Blushing is the reddening of a person's face due to psychological reasons. It is normally involuntary and triggered by emotional stress associated with passion, embarrassment, shyness, fear, anger, or romantic stimulation.

Severe blushing is common in people who have social anxiety in which the person experiences extreme and persistent anxiety in social and performance situations.

Summary 
Blushing is generally distinguished, despite a close physiological relation, from flushing, which is more intensive and extends over more of the body, and seldom has a mental source. If redness persists for abnormal amounts of time after blushing, then it may be considered an early sign of rosacea. Idiopathic craniofacial erythema is a medical condition where a person blushes strongly with little or no provocation. Just about any situation can bring on intense blushing and it may take one or two minutes for the blush to disappear. Severe blushing can make it difficult for the person to feel comfortable in either social or professional situations. People who have social phobia are particularly prone to idiopathic craniofacial erythema. Psychological treatments and medication can help control blushing.

Some people are very sensitive to emotional stress. Given a stimulus such as embarrassment, the person's sympathetic nervous system will cause blood vessels to open wide, flooding the skin with blood and resulting in reddening of the face. In some people, the ears, neck and upper chest may also blush. As well as causing redness, blushing can sometimes make the affected area feel hot.

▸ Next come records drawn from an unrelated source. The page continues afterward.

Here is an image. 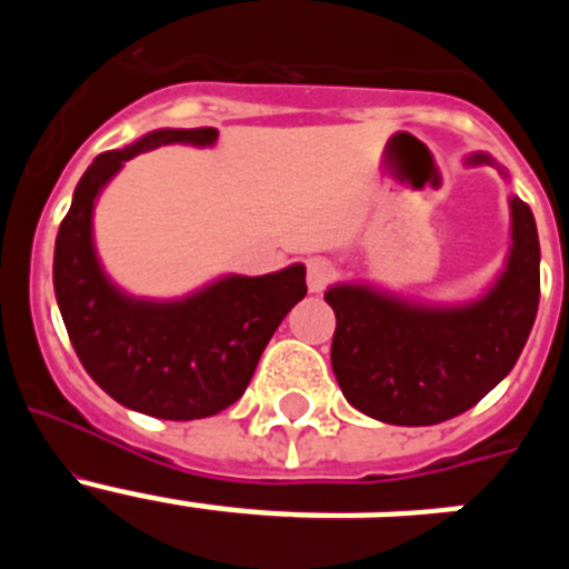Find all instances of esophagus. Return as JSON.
Here are the masks:
<instances>
[{"label":"esophagus","mask_w":569,"mask_h":569,"mask_svg":"<svg viewBox=\"0 0 569 569\" xmlns=\"http://www.w3.org/2000/svg\"><path fill=\"white\" fill-rule=\"evenodd\" d=\"M330 281H333V264L328 259H310L308 261V290L310 293H325Z\"/></svg>","instance_id":"esophagus-1"}]
</instances>
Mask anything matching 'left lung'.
Listing matches in <instances>:
<instances>
[{
    "label": "left lung",
    "mask_w": 569,
    "mask_h": 569,
    "mask_svg": "<svg viewBox=\"0 0 569 569\" xmlns=\"http://www.w3.org/2000/svg\"><path fill=\"white\" fill-rule=\"evenodd\" d=\"M465 164H492L510 182L490 153H470ZM507 202L505 268L476 299H407L373 281L330 284V361L356 410L385 425H439L470 410L510 373L539 310L541 248L532 210L516 193Z\"/></svg>",
    "instance_id": "obj_1"
}]
</instances>
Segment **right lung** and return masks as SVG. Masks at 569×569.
I'll list each match as a JSON object with an SVG mask.
<instances>
[{"label":"right lung","instance_id":"obj_1","mask_svg":"<svg viewBox=\"0 0 569 569\" xmlns=\"http://www.w3.org/2000/svg\"><path fill=\"white\" fill-rule=\"evenodd\" d=\"M216 139L213 128H159L97 156L53 250V290L79 361L110 399L153 419H204L233 405L281 319L308 293L299 261L264 276L224 273L176 299L128 293L102 268L93 210L124 162L162 144L213 148Z\"/></svg>","mask_w":569,"mask_h":569}]
</instances>
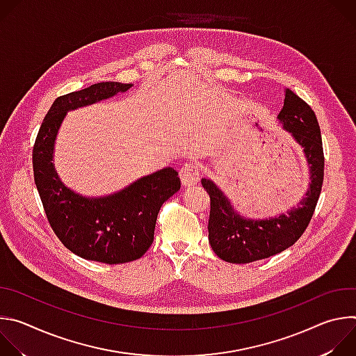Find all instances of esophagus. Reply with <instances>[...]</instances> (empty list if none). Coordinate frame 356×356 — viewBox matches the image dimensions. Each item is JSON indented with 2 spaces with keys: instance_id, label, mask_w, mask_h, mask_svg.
I'll list each match as a JSON object with an SVG mask.
<instances>
[{
  "instance_id": "1",
  "label": "esophagus",
  "mask_w": 356,
  "mask_h": 356,
  "mask_svg": "<svg viewBox=\"0 0 356 356\" xmlns=\"http://www.w3.org/2000/svg\"><path fill=\"white\" fill-rule=\"evenodd\" d=\"M179 175H180L181 183L184 186H193V184H197L200 181L201 170H200V166H197L195 163H186L180 169Z\"/></svg>"
}]
</instances>
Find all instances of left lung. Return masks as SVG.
<instances>
[{
    "label": "left lung",
    "instance_id": "left-lung-1",
    "mask_svg": "<svg viewBox=\"0 0 356 356\" xmlns=\"http://www.w3.org/2000/svg\"><path fill=\"white\" fill-rule=\"evenodd\" d=\"M279 121L302 146L312 173L310 188L301 206L269 220H245L232 211L217 186L202 179L210 195L209 241L217 257L229 264H249L277 255L297 242L316 211L324 181V150L320 125L312 107L286 88Z\"/></svg>",
    "mask_w": 356,
    "mask_h": 356
}]
</instances>
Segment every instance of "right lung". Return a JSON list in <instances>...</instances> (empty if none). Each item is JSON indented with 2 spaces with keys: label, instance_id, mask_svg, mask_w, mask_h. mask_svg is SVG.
I'll list each match as a JSON object with an SVG mask.
<instances>
[{
  "label": "right lung",
  "instance_id": "right-lung-1",
  "mask_svg": "<svg viewBox=\"0 0 356 356\" xmlns=\"http://www.w3.org/2000/svg\"><path fill=\"white\" fill-rule=\"evenodd\" d=\"M131 86L104 81L58 97L39 128L32 150L35 184L54 232L77 257L108 265L128 264L145 255L154 242L161 207L180 188L179 173L166 168L117 194L86 198L59 180L52 163L54 145L69 110L113 97Z\"/></svg>",
  "mask_w": 356,
  "mask_h": 356
}]
</instances>
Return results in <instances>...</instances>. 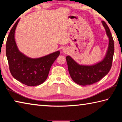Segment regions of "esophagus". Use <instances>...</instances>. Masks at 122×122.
Segmentation results:
<instances>
[{"instance_id": "34e87169", "label": "esophagus", "mask_w": 122, "mask_h": 122, "mask_svg": "<svg viewBox=\"0 0 122 122\" xmlns=\"http://www.w3.org/2000/svg\"><path fill=\"white\" fill-rule=\"evenodd\" d=\"M63 51L64 52H65V50H63Z\"/></svg>"}]
</instances>
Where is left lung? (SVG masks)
Wrapping results in <instances>:
<instances>
[{
	"label": "left lung",
	"mask_w": 122,
	"mask_h": 122,
	"mask_svg": "<svg viewBox=\"0 0 122 122\" xmlns=\"http://www.w3.org/2000/svg\"><path fill=\"white\" fill-rule=\"evenodd\" d=\"M102 24L109 38L107 55L102 61L91 66L81 65L69 56L66 57L71 78L79 85L85 86L98 82L105 76L111 69L114 54V41L108 26L104 21H102Z\"/></svg>",
	"instance_id": "obj_1"
}]
</instances>
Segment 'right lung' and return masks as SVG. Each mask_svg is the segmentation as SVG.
Wrapping results in <instances>:
<instances>
[{
  "instance_id": "add662e5",
  "label": "right lung",
  "mask_w": 122,
  "mask_h": 122,
  "mask_svg": "<svg viewBox=\"0 0 122 122\" xmlns=\"http://www.w3.org/2000/svg\"><path fill=\"white\" fill-rule=\"evenodd\" d=\"M19 19L12 27L6 44V55L12 76L27 86H37L47 79L50 69L60 52L57 51L44 57L32 59L21 53L15 39V28Z\"/></svg>"
}]
</instances>
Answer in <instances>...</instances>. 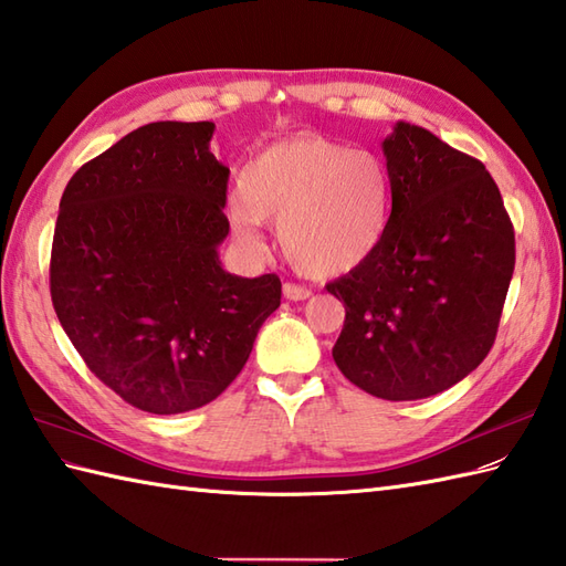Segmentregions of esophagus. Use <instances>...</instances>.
Segmentation results:
<instances>
[{"mask_svg": "<svg viewBox=\"0 0 566 566\" xmlns=\"http://www.w3.org/2000/svg\"><path fill=\"white\" fill-rule=\"evenodd\" d=\"M312 293L307 291L305 285H295V283H285L283 285V297L285 300H293V303H297V300H307Z\"/></svg>", "mask_w": 566, "mask_h": 566, "instance_id": "esophagus-1", "label": "esophagus"}]
</instances>
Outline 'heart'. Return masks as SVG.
Masks as SVG:
<instances>
[{"label":"heart","mask_w":566,"mask_h":566,"mask_svg":"<svg viewBox=\"0 0 566 566\" xmlns=\"http://www.w3.org/2000/svg\"><path fill=\"white\" fill-rule=\"evenodd\" d=\"M392 216V174L370 149H348L300 133L251 157L230 198L242 242L261 222H279V244L297 271L332 279L360 266L385 240Z\"/></svg>","instance_id":"heart-1"}]
</instances>
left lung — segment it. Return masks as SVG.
Returning a JSON list of instances; mask_svg holds the SVG:
<instances>
[{
  "mask_svg": "<svg viewBox=\"0 0 566 566\" xmlns=\"http://www.w3.org/2000/svg\"><path fill=\"white\" fill-rule=\"evenodd\" d=\"M382 153L392 216L375 254L326 285L346 307L332 356L368 395L409 401L453 387L486 358L516 240L480 159L405 120Z\"/></svg>",
  "mask_w": 566,
  "mask_h": 566,
  "instance_id": "1",
  "label": "left lung"
}]
</instances>
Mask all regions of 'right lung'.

Erythrophobia is the fear of blushing, from  and  literally "fear of redness".

Physiology
A blush is a reddening of the cheeks and forehead brought about by increased capillary blood flow in the skin. It can also extend to the ears, neck and upper chest, an area termed the 'blush region'.

There is evidence that the blushing region is anatomically different in structure. The facial skin, for example, has more capillary loops per unit area and generally more vessels per unit volume than other skin areas. In addition, blood vessels of the cheek are wider in diameter, are nearer the surface, and visibility is less diminished by tissue fluid. These specific characteristics of the architecture of the facial vessels led Wilkin in an overview of possible causes of facial flushing to the following conclusion: "[...] increased capacity and greater visibility can account for the limited distribution of flushing".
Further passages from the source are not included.